▶ _Work instructions_
Retype nothing but the lines running from the line that contains "At what distance from the observer" to the last line, both ends included, and skip every image.

[START Provided records]

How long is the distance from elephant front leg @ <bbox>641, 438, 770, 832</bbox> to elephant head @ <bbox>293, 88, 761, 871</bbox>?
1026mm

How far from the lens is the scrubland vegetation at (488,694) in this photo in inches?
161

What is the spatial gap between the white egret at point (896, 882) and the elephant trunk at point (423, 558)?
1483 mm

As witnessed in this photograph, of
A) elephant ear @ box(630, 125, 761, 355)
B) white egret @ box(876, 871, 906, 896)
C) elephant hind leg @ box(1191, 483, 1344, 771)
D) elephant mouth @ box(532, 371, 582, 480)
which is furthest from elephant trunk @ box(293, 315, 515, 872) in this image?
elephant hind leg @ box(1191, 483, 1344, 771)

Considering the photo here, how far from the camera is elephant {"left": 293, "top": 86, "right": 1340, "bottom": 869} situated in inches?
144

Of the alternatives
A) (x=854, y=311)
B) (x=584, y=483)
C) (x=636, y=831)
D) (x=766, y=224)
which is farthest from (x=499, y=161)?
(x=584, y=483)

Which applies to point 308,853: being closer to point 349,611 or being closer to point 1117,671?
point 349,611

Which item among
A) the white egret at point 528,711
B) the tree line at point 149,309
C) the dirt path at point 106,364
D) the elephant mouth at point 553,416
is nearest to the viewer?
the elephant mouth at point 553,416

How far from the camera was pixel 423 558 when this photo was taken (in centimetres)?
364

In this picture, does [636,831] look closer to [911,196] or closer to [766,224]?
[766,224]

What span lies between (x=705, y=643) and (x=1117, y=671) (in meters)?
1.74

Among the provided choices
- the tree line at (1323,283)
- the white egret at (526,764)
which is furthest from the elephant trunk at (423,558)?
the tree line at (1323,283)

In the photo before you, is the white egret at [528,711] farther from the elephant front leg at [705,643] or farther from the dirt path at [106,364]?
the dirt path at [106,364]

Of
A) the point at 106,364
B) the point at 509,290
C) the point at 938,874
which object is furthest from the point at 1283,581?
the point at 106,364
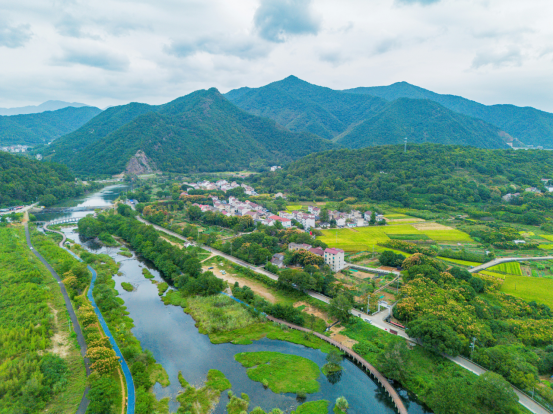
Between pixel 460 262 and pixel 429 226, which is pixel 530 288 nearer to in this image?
pixel 460 262

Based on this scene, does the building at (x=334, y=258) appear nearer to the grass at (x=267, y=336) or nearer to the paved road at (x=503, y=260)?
the grass at (x=267, y=336)

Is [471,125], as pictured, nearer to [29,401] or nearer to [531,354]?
[531,354]

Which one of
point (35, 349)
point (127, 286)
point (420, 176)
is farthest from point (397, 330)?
point (420, 176)

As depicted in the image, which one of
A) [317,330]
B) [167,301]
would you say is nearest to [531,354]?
[317,330]

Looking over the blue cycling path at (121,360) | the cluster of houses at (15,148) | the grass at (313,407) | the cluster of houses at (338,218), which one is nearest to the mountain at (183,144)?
the cluster of houses at (15,148)

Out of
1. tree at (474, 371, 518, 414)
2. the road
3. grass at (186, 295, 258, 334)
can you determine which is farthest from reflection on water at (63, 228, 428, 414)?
the road

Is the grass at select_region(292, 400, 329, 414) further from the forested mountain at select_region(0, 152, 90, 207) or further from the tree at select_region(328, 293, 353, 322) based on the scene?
the forested mountain at select_region(0, 152, 90, 207)
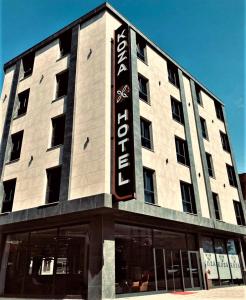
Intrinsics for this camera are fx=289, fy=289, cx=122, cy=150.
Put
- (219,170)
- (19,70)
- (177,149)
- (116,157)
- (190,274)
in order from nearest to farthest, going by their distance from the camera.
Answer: (116,157), (190,274), (177,149), (19,70), (219,170)

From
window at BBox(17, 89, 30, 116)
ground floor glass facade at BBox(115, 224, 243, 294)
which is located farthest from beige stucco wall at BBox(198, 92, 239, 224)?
window at BBox(17, 89, 30, 116)

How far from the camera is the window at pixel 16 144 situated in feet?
68.1

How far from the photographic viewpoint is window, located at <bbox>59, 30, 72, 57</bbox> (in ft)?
73.7

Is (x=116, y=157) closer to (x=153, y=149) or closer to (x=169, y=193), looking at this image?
(x=153, y=149)

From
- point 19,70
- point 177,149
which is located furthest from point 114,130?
point 19,70

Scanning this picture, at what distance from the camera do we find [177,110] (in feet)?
79.4

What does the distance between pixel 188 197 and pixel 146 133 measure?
586 cm

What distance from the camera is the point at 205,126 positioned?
27719 mm

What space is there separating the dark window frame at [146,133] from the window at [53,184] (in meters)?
5.63

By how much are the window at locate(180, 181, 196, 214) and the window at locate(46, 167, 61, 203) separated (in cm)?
869

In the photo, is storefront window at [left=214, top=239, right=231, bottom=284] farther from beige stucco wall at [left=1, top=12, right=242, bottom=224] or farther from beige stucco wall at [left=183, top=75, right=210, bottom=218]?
beige stucco wall at [left=183, top=75, right=210, bottom=218]

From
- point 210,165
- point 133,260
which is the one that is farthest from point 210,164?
point 133,260

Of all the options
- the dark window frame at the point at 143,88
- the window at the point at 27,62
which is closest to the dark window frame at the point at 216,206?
the dark window frame at the point at 143,88

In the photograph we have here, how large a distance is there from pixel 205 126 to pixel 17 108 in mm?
16995
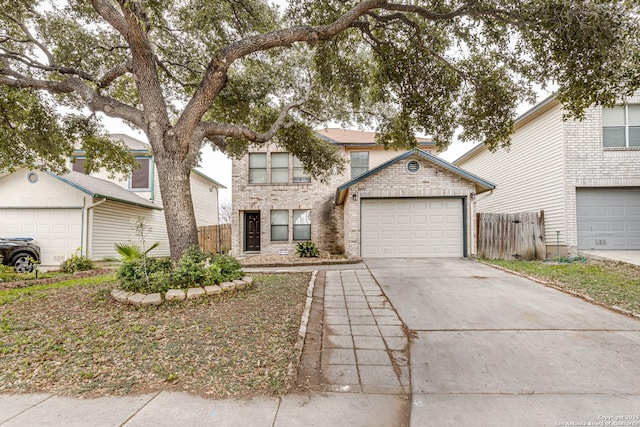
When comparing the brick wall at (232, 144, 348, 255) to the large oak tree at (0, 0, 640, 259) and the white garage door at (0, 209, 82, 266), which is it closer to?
the large oak tree at (0, 0, 640, 259)

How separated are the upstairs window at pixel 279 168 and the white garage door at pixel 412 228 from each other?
4.50 meters

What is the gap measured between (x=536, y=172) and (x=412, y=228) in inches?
214

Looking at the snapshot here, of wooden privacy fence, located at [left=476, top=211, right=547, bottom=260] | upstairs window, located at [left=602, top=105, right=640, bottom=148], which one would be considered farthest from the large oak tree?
upstairs window, located at [left=602, top=105, right=640, bottom=148]

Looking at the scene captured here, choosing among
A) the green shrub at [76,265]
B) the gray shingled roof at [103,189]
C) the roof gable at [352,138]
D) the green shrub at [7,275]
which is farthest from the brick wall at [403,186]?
the green shrub at [7,275]

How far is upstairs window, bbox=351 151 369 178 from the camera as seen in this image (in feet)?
48.2

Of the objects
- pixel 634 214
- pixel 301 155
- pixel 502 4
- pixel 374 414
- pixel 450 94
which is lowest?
pixel 374 414

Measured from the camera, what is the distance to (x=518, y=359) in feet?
10.4

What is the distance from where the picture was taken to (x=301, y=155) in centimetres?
1067

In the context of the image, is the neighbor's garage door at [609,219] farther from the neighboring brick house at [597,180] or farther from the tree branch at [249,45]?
the tree branch at [249,45]

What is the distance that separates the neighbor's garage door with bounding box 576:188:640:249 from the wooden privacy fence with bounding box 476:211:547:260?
1.17 metres

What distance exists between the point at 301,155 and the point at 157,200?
9.48 m

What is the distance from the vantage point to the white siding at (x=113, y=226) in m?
11.9

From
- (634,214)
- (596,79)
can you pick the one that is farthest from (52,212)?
(634,214)

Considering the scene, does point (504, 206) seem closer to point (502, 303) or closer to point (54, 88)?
point (502, 303)
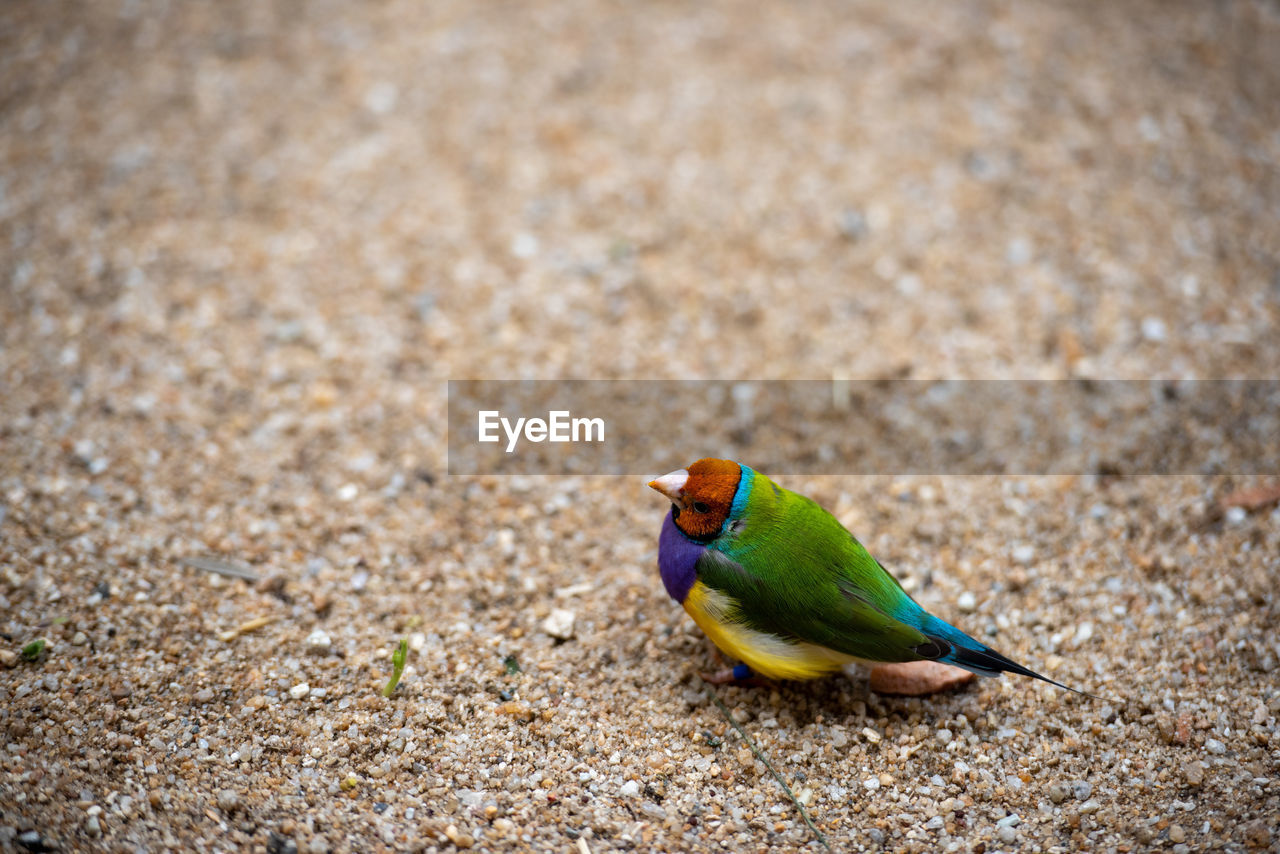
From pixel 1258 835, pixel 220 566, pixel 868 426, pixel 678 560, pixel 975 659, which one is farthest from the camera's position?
pixel 868 426

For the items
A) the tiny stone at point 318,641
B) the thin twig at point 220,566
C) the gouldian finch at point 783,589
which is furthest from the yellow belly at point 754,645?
the thin twig at point 220,566

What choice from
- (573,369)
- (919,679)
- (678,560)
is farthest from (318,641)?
(919,679)

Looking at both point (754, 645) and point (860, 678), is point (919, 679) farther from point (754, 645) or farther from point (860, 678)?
point (754, 645)

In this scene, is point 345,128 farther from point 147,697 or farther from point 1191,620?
point 1191,620

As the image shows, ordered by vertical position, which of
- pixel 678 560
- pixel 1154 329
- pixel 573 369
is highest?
pixel 678 560

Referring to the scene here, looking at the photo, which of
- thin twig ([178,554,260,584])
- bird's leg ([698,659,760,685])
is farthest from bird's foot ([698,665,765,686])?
thin twig ([178,554,260,584])

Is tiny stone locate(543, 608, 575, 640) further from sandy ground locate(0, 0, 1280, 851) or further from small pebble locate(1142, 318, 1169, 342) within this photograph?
small pebble locate(1142, 318, 1169, 342)

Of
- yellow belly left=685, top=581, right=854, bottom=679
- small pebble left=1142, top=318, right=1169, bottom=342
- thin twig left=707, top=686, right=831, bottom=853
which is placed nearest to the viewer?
thin twig left=707, top=686, right=831, bottom=853

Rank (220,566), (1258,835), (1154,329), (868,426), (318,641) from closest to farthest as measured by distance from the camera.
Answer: (1258,835) < (318,641) < (220,566) < (868,426) < (1154,329)

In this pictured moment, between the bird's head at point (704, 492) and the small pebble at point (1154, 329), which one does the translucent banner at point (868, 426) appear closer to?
the small pebble at point (1154, 329)
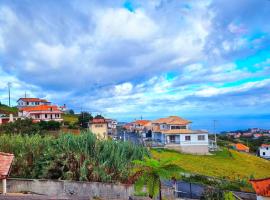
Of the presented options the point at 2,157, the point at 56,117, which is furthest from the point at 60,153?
the point at 56,117

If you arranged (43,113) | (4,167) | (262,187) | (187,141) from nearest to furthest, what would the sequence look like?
1. (4,167)
2. (262,187)
3. (187,141)
4. (43,113)

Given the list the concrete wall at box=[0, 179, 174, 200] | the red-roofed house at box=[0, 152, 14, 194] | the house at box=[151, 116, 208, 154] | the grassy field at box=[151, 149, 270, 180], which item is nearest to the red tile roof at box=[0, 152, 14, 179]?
the red-roofed house at box=[0, 152, 14, 194]

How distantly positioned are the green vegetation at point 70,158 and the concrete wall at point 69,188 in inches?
80.1

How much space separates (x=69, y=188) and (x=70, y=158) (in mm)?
3737

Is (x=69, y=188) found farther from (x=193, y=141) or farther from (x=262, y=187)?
(x=193, y=141)

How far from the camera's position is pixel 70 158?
22.8 metres

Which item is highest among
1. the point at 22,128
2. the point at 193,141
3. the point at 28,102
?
the point at 28,102

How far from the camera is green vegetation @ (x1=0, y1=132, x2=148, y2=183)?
2225 cm

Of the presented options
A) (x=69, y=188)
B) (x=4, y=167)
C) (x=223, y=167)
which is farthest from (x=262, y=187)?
(x=223, y=167)

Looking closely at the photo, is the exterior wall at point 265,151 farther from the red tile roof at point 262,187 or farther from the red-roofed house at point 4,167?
the red-roofed house at point 4,167

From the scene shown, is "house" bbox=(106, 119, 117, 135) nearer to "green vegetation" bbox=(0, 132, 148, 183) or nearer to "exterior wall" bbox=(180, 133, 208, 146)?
"exterior wall" bbox=(180, 133, 208, 146)

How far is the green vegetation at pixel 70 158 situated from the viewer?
73.0ft

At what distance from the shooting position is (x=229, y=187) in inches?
971

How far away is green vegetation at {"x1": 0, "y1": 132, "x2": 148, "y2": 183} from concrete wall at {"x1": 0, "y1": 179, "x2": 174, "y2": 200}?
204cm
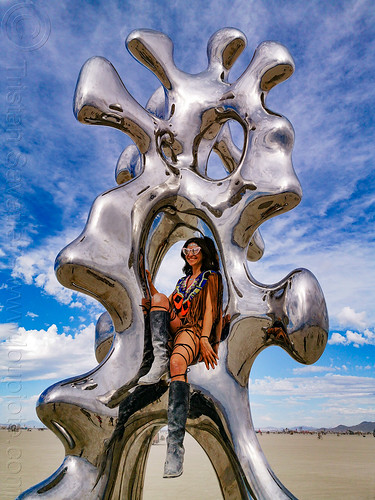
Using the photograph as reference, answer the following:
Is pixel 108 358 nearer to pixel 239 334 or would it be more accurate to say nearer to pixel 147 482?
pixel 239 334

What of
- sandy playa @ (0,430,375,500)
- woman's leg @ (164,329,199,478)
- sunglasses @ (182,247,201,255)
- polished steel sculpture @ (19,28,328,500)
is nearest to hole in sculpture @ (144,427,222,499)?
sandy playa @ (0,430,375,500)

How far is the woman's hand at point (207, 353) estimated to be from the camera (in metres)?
A: 3.39

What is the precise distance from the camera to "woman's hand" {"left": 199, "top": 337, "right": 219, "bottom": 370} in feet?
11.1

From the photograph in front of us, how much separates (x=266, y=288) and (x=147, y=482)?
14.9ft

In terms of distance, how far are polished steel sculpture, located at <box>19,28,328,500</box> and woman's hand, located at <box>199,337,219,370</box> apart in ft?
0.22

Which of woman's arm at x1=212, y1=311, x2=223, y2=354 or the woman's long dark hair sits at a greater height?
the woman's long dark hair

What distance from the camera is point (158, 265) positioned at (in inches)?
171

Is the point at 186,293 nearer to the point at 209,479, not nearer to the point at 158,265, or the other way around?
the point at 158,265

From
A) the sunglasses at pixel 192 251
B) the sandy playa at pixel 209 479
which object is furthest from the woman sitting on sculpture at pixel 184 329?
the sandy playa at pixel 209 479

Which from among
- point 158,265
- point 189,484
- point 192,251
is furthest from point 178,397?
point 189,484

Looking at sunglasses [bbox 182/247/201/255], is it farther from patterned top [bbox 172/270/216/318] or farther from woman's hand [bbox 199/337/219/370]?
woman's hand [bbox 199/337/219/370]

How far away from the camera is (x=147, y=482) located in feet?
22.0

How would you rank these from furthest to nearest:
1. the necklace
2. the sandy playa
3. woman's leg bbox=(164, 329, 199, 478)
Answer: the sandy playa
the necklace
woman's leg bbox=(164, 329, 199, 478)

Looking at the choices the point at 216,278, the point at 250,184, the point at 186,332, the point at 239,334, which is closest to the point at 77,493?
the point at 186,332
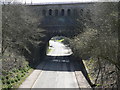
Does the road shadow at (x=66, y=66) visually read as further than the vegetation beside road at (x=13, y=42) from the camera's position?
Yes

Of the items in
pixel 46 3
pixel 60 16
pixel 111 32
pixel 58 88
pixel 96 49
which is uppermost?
pixel 46 3

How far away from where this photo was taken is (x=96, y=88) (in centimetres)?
1617

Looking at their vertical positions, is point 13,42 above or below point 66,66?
above

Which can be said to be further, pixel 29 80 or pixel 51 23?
pixel 51 23

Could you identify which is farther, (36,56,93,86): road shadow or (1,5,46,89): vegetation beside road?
(36,56,93,86): road shadow

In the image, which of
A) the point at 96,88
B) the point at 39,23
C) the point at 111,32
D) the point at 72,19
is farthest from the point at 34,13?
the point at 111,32

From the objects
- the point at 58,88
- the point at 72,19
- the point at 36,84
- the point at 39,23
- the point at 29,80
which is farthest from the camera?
the point at 72,19

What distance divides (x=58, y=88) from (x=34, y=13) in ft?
61.8

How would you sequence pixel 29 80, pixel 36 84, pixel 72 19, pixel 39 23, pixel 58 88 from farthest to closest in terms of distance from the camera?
1. pixel 72 19
2. pixel 39 23
3. pixel 29 80
4. pixel 36 84
5. pixel 58 88

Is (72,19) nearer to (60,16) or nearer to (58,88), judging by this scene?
(60,16)

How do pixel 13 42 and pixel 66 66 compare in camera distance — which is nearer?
pixel 13 42

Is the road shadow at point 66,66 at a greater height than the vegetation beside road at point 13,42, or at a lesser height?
lesser

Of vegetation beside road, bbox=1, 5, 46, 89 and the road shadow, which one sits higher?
vegetation beside road, bbox=1, 5, 46, 89

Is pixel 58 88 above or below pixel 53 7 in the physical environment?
below
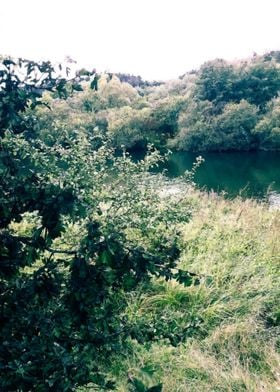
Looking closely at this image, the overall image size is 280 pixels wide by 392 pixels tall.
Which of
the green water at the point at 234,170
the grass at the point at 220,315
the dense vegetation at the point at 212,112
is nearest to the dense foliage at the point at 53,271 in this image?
the grass at the point at 220,315

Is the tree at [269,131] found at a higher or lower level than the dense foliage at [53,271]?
lower

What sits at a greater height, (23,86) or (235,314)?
(23,86)

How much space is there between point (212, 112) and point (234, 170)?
1612 cm

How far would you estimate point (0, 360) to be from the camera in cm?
182

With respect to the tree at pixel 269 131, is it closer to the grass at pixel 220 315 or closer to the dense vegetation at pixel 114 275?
the dense vegetation at pixel 114 275

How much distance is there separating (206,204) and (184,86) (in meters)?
51.4

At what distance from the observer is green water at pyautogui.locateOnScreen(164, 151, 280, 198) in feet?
83.0

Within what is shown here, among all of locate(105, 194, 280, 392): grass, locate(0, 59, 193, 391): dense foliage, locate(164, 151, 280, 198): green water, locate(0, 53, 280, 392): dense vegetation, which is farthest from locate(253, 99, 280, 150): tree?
locate(0, 59, 193, 391): dense foliage

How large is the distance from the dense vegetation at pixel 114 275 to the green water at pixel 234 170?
48.9ft

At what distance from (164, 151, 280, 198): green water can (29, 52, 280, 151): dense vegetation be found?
1.82 metres

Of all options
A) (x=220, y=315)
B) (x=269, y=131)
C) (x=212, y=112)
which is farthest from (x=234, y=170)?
(x=220, y=315)

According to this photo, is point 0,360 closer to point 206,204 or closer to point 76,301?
point 76,301

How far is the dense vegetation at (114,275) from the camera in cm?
176

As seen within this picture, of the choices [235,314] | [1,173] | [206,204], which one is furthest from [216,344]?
[206,204]
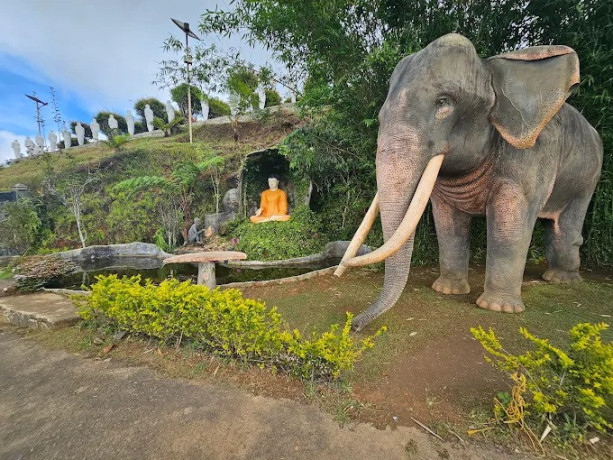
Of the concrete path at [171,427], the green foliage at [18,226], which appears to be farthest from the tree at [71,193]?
the concrete path at [171,427]

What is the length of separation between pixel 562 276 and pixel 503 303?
64.0 inches

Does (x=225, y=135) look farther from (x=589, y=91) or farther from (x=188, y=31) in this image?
(x=589, y=91)

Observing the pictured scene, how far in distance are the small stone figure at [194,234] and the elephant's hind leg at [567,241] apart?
8.61 meters

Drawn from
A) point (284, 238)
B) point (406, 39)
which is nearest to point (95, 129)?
point (284, 238)

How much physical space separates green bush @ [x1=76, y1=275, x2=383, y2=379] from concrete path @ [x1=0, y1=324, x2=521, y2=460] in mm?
293

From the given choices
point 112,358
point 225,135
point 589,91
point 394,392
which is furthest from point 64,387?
point 225,135

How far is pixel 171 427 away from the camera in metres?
1.71

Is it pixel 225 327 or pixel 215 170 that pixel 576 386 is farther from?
pixel 215 170

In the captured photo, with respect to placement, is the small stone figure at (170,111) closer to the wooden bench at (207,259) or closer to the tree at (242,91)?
the tree at (242,91)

[END Provided records]

▶ _Result of the exercise_
At what distance from the observer is green water at pyautogui.locateOnScreen(164, 151, 280, 198) in feet?
83.0

Within what is shown here, among all of locate(105, 194, 280, 392): grass, locate(0, 59, 193, 391): dense foliage, locate(164, 151, 280, 198): green water, locate(0, 53, 280, 392): dense vegetation, which is farthest from locate(253, 99, 280, 150): tree?
locate(0, 59, 193, 391): dense foliage

How large is the distance from the dense vegetation at pixel 114 275 to the green water at pixel 234 170?
48.9ft

At what distance from (164, 151, 280, 198): green water can (29, 52, 280, 151): dense vegetation be found?
1.82 metres

Of all options
A) (x=220, y=315)
B) (x=269, y=131)
C) (x=212, y=112)
which is farthest from (x=234, y=170)?
(x=220, y=315)

According to this photo, is point 0,360 closer to point 206,204 or closer to point 76,301?
point 76,301

How far is the dense vegetation at (114,275) from the camera in cm?
176

As seen within this picture, of the choices [235,314] | [1,173] | [206,204], which one is furthest from [216,344]?
[206,204]
Of the concrete path at [171,427], the green foliage at [18,226], which appears to be farthest from the tree at [71,193]?
the concrete path at [171,427]

What is the length of separation between pixel 562 276 and pixel 503 303?
64.0 inches

Does (x=225, y=135) look farther from (x=589, y=91) or farther from (x=188, y=31) in this image?
(x=589, y=91)

Observing the pictured scene, how far in distance are the small stone figure at [194,234] and the elephant's hind leg at [567,241] apart?
8.61 meters

Drawn from
A) point (284, 238)
B) point (406, 39)
which is nearest to point (95, 129)?
point (284, 238)

How much physical space separates green bush @ [x1=76, y1=275, x2=383, y2=379] from concrete path @ [x1=0, y1=324, x2=521, y2=460] in mm?
293

From the given choices
point 112,358
point 225,135
point 589,91
point 394,392
which is furthest from point 64,387?
point 225,135

How far is pixel 171 427 away from the camera in metres?
1.71

Is it pixel 225 327 or pixel 215 170 that pixel 576 386 is farther from?
pixel 215 170

In the captured photo, with respect to placement, is the small stone figure at (170,111) closer to the wooden bench at (207,259) or closer to the tree at (242,91)?
the tree at (242,91)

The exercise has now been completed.